Primitiv, patriarchal, frauenfeindlich und wie aus der Zeit gefallen mag der 45. Präsident der USA für viele seiner Kritiker wirken. Seine Anhänger, quer über alle Gesellschaftsschichten, feiern ihn unterdessen wie einen Superstar, der er Kraft der Massenmedien auch zweifelsfrei ist. Während intellektuelle Eliten die Nase rümpfen und ihn auf dem geistigen Niveau eines pubertären Zwölfjährigen sehen, muss man zur Kenntnis nehmen, dass er wie kaum ein Politiker davor auf der emotionalen Klaviatur seiner Anhänger und Sympathisanten spielt. Trump, das Perpetuum mobile des Populismus, ist drauf und dran erneut Anführer der mächtigsten Nation der Welt zu werden. Doch wie kann das sein?

GESAMMELTE DATEN —
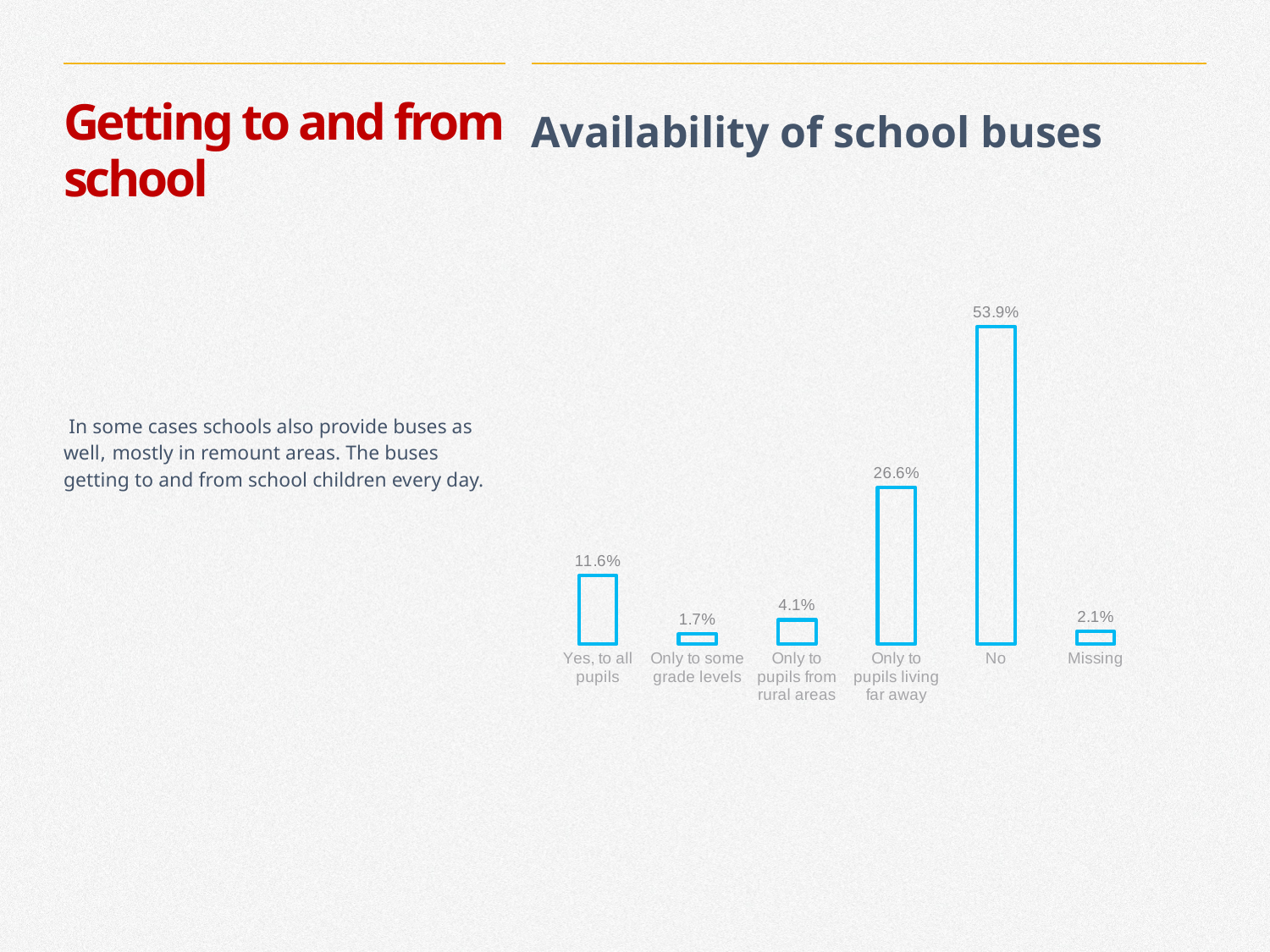
How many categories are shown in the chart? 6 What is the value for "Yes, to all pupils"? 11.6% What is the title of the chart? Availability of school buses Which category has the lowest value? Only to some grade levels What is the value for "Missing"? 2.1% What kind of chart is shown on the slide? Bar chart What is the difference between the values for "Yes, to all pupils" and "Only to pupils from rural areas"? 7.5% Which category has the highest value? No What is the value for "No" in the Availability of school buses chart? 53.9% What is the difference between the values for "No" and "Only to pupils living far away"? 27.3% What is the value for "Only to pupils living far away"? 26.6% Which is larger, the value for "Only to pupils from rural areas" or the value for "Missing"? Only to pupils from rural areas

AUFGABEN —
A) Bearbeite den Textauszug: Schreib ihn ab den Worten „Primitiv, patriarchal, frauenfeindlich“ neu und hör nach „kann das sein?“ auf. Setz dabei „Popstar“ an die Stelle von „Superstar“.
B) Wodurch ist Trump laut Textauszug ohne Zweifel ein Superstar?
C) Wie mag der 45. Präsident der USA laut Textauszug auf viele seiner Kritiker wirken? Nenne alle Eigenschaften, die dort stehen.

LÖSUNGEN —
A)
Primitiv, patriarchal, frauenfeindlich und wie aus der Zeit gefallen mag der 45. Präsident der USA für viele seiner Kritiker wirken. Seine Anhänger, quer über alle Gesellschaftsschichten, feiern ihn unterdessen wie einen Popstar, der er Kraft der Massenmedien auch zweifelsfrei ist. Während intellektuelle Eliten die Nase rümpfen und ihn auf dem geistigen Niveau eines pubertären Zwölfjährigen sehen, muss man zur Kenntnis nehmen, dass er wie kaum ein Politiker davor auf der emotionalen Klaviatur seiner Anhänger und Sympathisanten spielt. Trump, das Perpetuum mobile des Populismus, ist drauf und dran erneut Anführer der mächtigsten Nation der Welt zu werden. Doch wie kann das sein?

B) Er ist es durch die Kraft der Massenmedien.

C) primitiv, patriarchal, frauenfeindlich, wie aus der Zeit gefallen